### TEXTO PROPUESTO
_____

Estos factores, entre otros muchos que podrían citarse, no concurren simultáneamente y con el mismo peso en cada país. La interrelación de fuerzas entre ellos y la relevancia que en un momento dado hayan podido tener condicionan y, a su vez, explican el por qué de una opción, de tal modo que para introducir cualquier modificación de ese status debe analizarse previamente la repercusión que en la misma van a tener estos factores.
3.3. Aspectos-funciones objeto de desconcentración
La cuestión que quizá con más frecuencia formulan quienes están proyectando un proceso de desconcentración se refiere a qué aspectos-funciones se han desconcentrado en otros países y, a continuación, qué resultados pueden concluirse de esa desconcentración. Ciertamente la respuesta es sencilla, al menos en su primera parte, pero no menos cierto es que la utilidad para quien la recibe es bastante escasa puesto que, por las razones ya apuntadas, siempre surgen condicionantes que hacen difícilmente viable el traslado, sin más, de la experiencia de un país a otro. Posiblemente la actitud más adecuada de quienes acometen un proyecto de desconcentración sea partir del principio de subsidiariedad (el órgano superior no debe desempeñar funciones que puedan ser atribuídas a un órgano inferior con garantía de que, al menos, se mantenga el mismo nivel de eficacia) y a partir de él, analizar pormenorizadamente el conjunto de funciones-tareas que habitualmente se realizan en la administración educativa y quiénes las realizan. Con toda seguridad aparecerá concurrencia de funciones sobre un mismo asunto y, al mismo tiempo, surgirán funciones no previstas que son esenciales para el correcto funcionamiento de la organización educativa.
Sobre estos supuestos podrían establecerse tres grandes grupos de funciones siempre presentes en los sistemas educativos: planificación, gestión y ordenación académico-curricular y pedagógica.
Las funciones de planificación, entendida ésta en una dimensión general, no parece que sean susceptibles de desconcentración en un Estado con organización centralizada, e incluso en países con organización descentralizada figura frecuentemente una reserva más o menos genérica a favor del poder central en materia de planificación general. Lo cual no obsta para que, tanto en uno como en otro tipo de organización política, existan órganos representativos de los distintos sectores de la sociedad y de las instituciones a quienes se atribuyen funciones relativas a la planificación, al menos con carácter consultivo.
Sin duda, son los otros dos grupos de funciones los que más comúnmente son objeto de desconcentración.
Por lo que respecta a la gestión, nada parece impedir en principio que las funciones relativas a construcciones escolares, equipamiento de los centros, determinadas cuestiones de gestión de personal docente y no docente, transporte y comedores escolares, ayudas a los estudiantes... sean atribuídas con la máxima amplitud posible a unidades desconcentradas de la administración central, en ámbitos territoriales que, por una parte, hagan viable esa gestión con eficacia y, por otra, supongan un acercamiento de la administración al ciudadano.

_____

### FILAS EXTRAÍDAS
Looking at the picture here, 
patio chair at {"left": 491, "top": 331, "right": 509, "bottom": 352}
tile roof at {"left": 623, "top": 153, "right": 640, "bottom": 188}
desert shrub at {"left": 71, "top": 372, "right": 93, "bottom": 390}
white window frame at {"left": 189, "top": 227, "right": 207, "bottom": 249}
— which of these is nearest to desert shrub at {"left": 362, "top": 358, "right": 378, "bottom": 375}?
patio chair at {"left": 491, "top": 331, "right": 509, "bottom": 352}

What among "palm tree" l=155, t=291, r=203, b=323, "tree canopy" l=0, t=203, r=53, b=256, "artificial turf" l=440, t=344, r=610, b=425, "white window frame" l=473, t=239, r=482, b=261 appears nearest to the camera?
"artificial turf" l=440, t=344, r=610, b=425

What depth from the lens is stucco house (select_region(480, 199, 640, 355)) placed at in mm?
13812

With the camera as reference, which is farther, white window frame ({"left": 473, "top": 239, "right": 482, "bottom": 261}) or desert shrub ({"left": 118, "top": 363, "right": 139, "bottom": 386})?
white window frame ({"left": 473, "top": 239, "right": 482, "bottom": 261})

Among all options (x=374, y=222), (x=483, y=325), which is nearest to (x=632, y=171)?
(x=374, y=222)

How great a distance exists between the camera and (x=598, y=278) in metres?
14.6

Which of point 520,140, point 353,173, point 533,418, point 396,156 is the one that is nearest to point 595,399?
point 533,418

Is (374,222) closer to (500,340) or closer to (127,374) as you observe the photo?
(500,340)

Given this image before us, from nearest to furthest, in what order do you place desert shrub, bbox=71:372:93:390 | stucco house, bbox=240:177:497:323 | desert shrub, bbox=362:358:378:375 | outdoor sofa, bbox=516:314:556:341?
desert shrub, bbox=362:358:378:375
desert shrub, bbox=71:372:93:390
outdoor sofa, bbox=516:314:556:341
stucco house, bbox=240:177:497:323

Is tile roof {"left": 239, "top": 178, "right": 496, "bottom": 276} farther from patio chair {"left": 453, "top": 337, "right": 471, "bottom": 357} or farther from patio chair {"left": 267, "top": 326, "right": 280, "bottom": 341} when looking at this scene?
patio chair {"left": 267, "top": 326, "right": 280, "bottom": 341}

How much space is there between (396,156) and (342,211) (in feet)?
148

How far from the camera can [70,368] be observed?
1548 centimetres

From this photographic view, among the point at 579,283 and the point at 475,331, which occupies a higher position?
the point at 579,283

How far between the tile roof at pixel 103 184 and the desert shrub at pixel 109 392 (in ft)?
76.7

_____

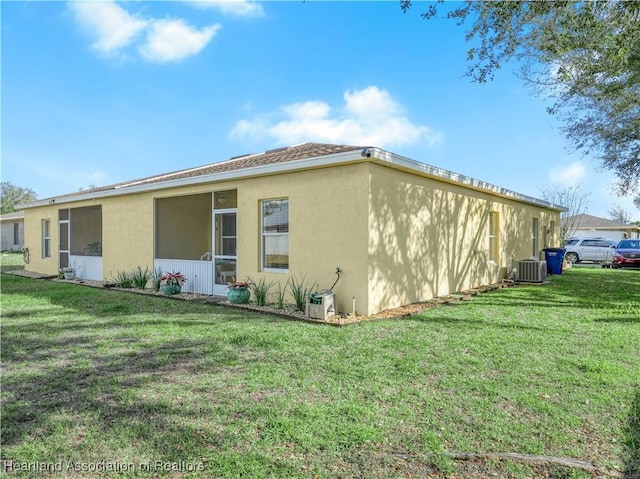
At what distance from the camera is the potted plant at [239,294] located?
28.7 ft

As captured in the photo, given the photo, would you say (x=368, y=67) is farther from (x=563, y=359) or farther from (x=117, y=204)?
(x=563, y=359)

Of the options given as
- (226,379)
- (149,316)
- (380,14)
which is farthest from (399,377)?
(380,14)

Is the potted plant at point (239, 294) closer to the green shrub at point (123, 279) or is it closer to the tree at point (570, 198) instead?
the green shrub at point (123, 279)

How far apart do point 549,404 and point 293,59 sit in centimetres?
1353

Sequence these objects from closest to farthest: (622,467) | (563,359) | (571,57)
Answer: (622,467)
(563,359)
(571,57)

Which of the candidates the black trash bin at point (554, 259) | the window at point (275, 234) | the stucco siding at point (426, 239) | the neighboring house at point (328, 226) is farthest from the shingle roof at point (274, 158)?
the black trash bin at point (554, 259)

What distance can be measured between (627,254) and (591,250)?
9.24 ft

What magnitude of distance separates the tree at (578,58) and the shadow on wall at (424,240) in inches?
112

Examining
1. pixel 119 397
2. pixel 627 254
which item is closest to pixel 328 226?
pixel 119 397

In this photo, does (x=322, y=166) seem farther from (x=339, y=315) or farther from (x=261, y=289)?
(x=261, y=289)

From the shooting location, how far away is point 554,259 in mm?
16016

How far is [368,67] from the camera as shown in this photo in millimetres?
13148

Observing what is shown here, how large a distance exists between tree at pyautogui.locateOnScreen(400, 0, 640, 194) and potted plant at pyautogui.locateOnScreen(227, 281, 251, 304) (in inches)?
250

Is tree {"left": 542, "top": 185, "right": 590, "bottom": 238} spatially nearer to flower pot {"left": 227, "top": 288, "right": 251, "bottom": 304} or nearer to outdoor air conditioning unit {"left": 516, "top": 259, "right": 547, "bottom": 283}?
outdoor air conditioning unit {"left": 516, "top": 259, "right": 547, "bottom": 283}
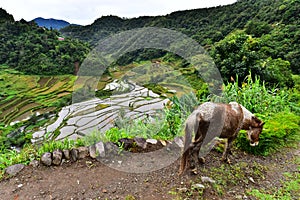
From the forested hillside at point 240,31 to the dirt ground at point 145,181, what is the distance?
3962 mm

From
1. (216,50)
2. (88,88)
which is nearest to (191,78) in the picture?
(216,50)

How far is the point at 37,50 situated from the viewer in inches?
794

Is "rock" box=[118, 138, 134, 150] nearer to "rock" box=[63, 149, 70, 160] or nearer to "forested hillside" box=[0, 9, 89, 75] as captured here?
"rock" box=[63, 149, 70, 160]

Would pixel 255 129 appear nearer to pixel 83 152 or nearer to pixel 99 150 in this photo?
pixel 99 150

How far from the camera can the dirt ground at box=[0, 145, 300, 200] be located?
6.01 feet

_____

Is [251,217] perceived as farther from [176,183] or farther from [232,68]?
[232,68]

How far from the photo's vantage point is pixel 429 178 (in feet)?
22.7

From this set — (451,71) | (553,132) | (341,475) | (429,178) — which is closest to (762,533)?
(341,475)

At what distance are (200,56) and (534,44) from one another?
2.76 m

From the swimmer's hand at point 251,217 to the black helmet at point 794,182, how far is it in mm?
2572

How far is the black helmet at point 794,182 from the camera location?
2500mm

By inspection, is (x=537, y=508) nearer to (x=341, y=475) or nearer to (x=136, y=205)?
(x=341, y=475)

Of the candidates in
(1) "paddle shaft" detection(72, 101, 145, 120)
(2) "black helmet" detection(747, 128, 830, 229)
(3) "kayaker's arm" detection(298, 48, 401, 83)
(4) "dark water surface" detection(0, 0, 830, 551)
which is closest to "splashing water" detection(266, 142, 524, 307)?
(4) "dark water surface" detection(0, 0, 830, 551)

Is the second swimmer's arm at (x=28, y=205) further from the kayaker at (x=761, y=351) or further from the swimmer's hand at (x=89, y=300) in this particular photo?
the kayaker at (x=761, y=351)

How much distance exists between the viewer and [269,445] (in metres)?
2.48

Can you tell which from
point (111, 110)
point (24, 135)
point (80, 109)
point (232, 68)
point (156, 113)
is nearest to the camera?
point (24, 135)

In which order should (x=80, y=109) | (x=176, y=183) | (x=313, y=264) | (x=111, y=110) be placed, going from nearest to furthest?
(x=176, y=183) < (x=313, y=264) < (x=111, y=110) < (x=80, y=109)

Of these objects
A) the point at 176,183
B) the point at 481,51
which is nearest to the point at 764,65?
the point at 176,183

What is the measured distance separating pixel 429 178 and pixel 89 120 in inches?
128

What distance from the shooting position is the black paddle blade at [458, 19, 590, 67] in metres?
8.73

_____

### PETICIÓN
Continúa el texto sobre la desconcentración de funciones en la administración educativa a partir de su última oración. Las filas no hacen falta para esto.

### RESPUESTA ESCRITA
La desconcentración de estas funciones implica necesariamente definir normativamente el alcance de cada una de ellas y de modo muy especial el establecimiento de las bases generales que garanticen la propia unidad del sistema y eviten posibles desviaciones que puedan derivarse de actuaciones discrecionales. Son numerosos los países que desarrollan políticas en este sentido y, aunque la casuística es muy diversa, puede establecerse con carácter general que las reservas a favor del poder central en las indicadas funciones se refieren a: límite máximo del coste del puesto escolar en las construcciones; características, dimensiones, instalaciones que deben reunir los centros; tipo de equipamiento que, según el nivel al que atienda, deben disponer los centros; requisitos para ejercer la docencia, retribuciones y condiciones para la promoción profesional; procedimientos que garanticen la coordinación entre los órganos periféricos y centrales...
Una consideración aparte requiere el tema de la financiación y sus relaciones con las políticas de desconcentración. Cabe, en principio, afirmar que en este tipo de procesos la intervención de los órganos desconcentrados se limita a la utilización de los recursos provenientes del Estado de acuerdo con unos criterios que le vienen impuestos y con un riguroso sistema de justificación del gasto. El margen de iniciativa puede en algunos casos referirse al trasvase de conceptos o redistribución de los créditos entre los distintos programas en función de las concretas necesidades, y aun así esta función suele tener sus limitaciones a través del control o autorización previa por parte de los correspondientes órganos centrales.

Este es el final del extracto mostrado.